Выбрать главу

Но в том-то все и дело было, что он не мог не отвечать Харальду. Не мог не писать ему! Как впоследствии не мог не писать длинных писем Маргарет Норлунд, сначала — невесте, потом — жене. Ему нужно было выговариваться. Ему необходимо было слышать собственное эхо в родственной душе. Он всегда искал понимания. И черновики его писем были того же происхождения, что варианты настоящей прозы: чтобы высказаться, надо было выразиться. Ему это не давалось сразу.

Менее всего их письма походили на обмен домашней информацией. Они размышляли вслух — друг для друга. И всегда доверительно. Даже когда расходились во вкусах и мнениях.

Это как раз тогда — в той первой разлуке летом 1909 года — Харальд писал Нильсу, как премило было бы, если б они могли вместе с матерью усесться втроем вокруг колченогого золоченого столика, чтобы «сообща почитать что-нибудь действительно хорошее». Строки звучали мечтательно, а меж тем они завершали письмо, полное решительного несогласия с Нильсовой оценкой Кьёркегора. «Почитать что-нибудь действительно хорошее» означало — «только не твоего философа-поэта!». Харальд прямо признавался, что даже не стал утруждаться чтением «Этапов на жизненном пути». Полистал и понял — это не для него. Он готов был отдать должное «надменному таланту» (или «высокомерному таланту» — каков эпитет!) автора, но и не более того. Он предпочитал бесспорные ценности — сказки Гофмана и прозу Гёте.

Впервые они так разошлись во мнениях.

Нильс тоже любил бесспорные ценности: со школьных лет помнил не только «Приключения датского студиозуса» Пауля Мартина Мёллера, он знал наизусть из Гёте и Шиллера, уже успел полюбить исландские саги и индийские сказки, Теккерея и Диккенса. Но бесспорное он не предпочитал спорному.

Хотя Кьёркегор, чья жизнь принадлежала первой половине XIX века (1813–1855), давно числился классиком датской литературы и датской философии, бесспорным в нем было только это: причисленность к классике. Кто-то назвал его датским Достоевским. Кто-то другой — датским Ницше. Одни почитали его пророком, другие — безумцем. Экзистенциалисты нашего века уже готовились признать его своим отцом. Он противопоставил себя Гегелю. Объективной значимости познания противопоставил ценность философских исканий только для самой ищущей личности.

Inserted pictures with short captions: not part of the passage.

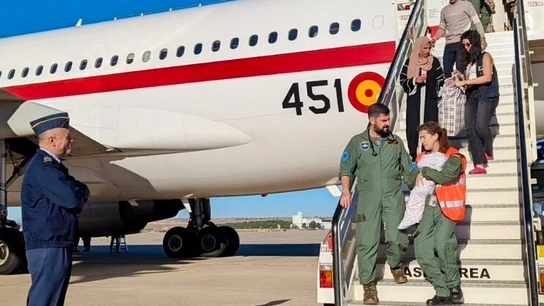 Los equipos médicos saliendo del avión junto a los pacientes y acompañantes evacuados Los equipos médicos saliendo del avión junto a los pacientes y acompañantes evacuados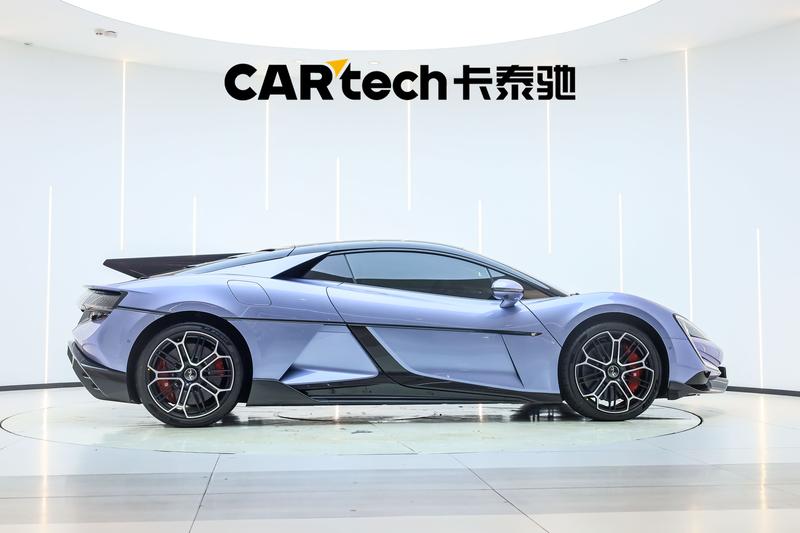 BYD Yangwang U9, 2024 — фото 8 из 12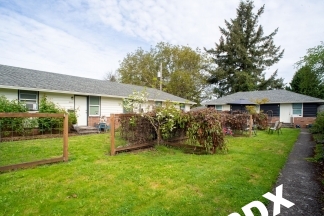 Charming 1 Bedroom Apartment in Cully Neighborhood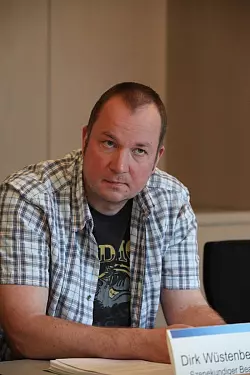 Der szenekundige Beamte Dirk W&uuml;stenbecker - &copy; Andreas Zobe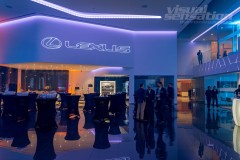 Linearny-mapping-laserowy-laserowy-logotyp-oswietlenie-architektoniczne-Toyota-Lexus-Poznan_62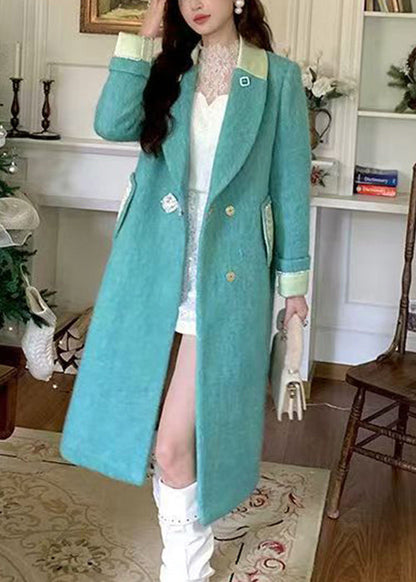 Sophisticated Coat with a Clean Classic Look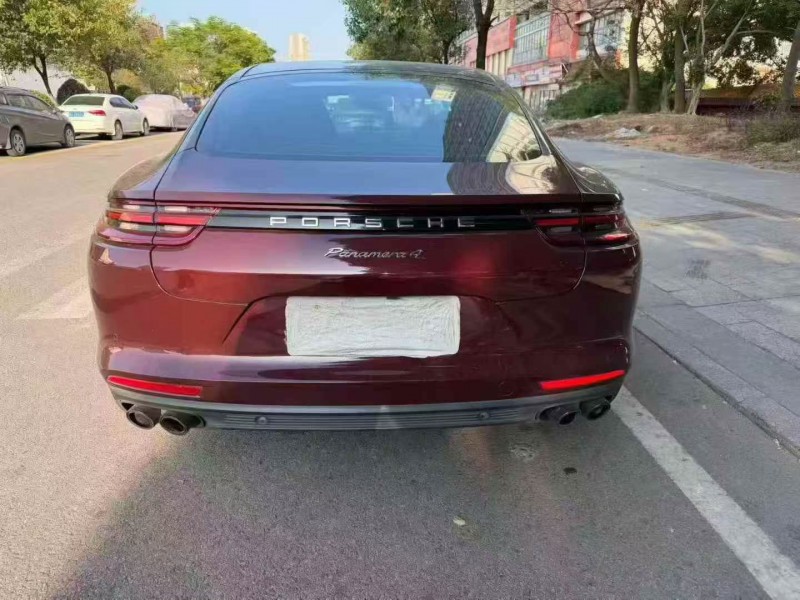 广州18年保时捷帕拉梅拉9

Он был демонстративно антинаучен:

«Гений, по существу своему, бессознателен — он не представляет доводов».

И право же, тот, кто захотел бы нарочно столкнуть молодого Нильса Бора с чем-нибудь замысловато-туманным и причудливо-вдохновенным в сфере психологии и философии, не мог бы сделать более точного выбора.

«…Видишь, как немеет язык и мысли путаются; ибо кто счастливейший, кроме несчастнейшего, и кто — несчастнейший, как не счастливейший, и что такое жизнь, как не безумие, и вера, как не сумасшествие, и надежда — как не отсрочка удара на плахе, и любовь — как не уксус для раны. …Пожелаем же ему мира и всякого счастья, и скорой смерти, и вечного забвения, и никакого воспоминания, чтобы даже память о нем не сделала несчастным другого».

Это была стихия размышлений, прямо противостоявшая той, в какую погружен был без пяти минут магистр, писавший диссертацию по физике. Но чем-то его покорила эта напряженная смена неожиданностей мысли, эта диалектика без достаточной логики, это обращение к чувству как к философскому аргументу. А когда Кьёркегор бывал безупречно рассудителен, заставляли о многом задуматься точность и горечь его парадоксов.

«Люди нелепы. Они никогда не пользуются свободой, которая у них есть, но требуют той, которой у них нет; у них есть свобода мысли, они же требуют свободы выражения».

Может быть, потому без пяти минут магистр обольстился Кьёркегором, что тот непредвиденно вернул его на финише университета к начальной студенческой поре, когда он, Нильс Бор, отыскивал математическую модель свободы воли.

Снова: вопреки Гегелю и вопреки любой форме материализма, в противовес естествознанию и всему опыту человечества, Кьёркегор настаивал на безусловной независимости человеческой личности от истории. Он неистово утверждал полную свободу воли. И, предоставляя личности право выбора любых решений, требовал от человека нравственной ответственности за свое бытие — за самого себя. А кончалось его построение мистическим слиянием достигшего абсолютной свободы человека с неким абсолютным божеством — Вечной Силой, проникающей все и вся. И он словно бы не замечал, как приходил к безвыходному противоречию: абсолютность этой всепроникающей — и всеопределяющей! — силы, еще до таинственного слияния человека с нею, лишала человеческую личность всякой свободы выбора. Логически получалось так, что все исходило от этой силы, раз она абсолютна. Свобода воли превращалась в бессмыслицу.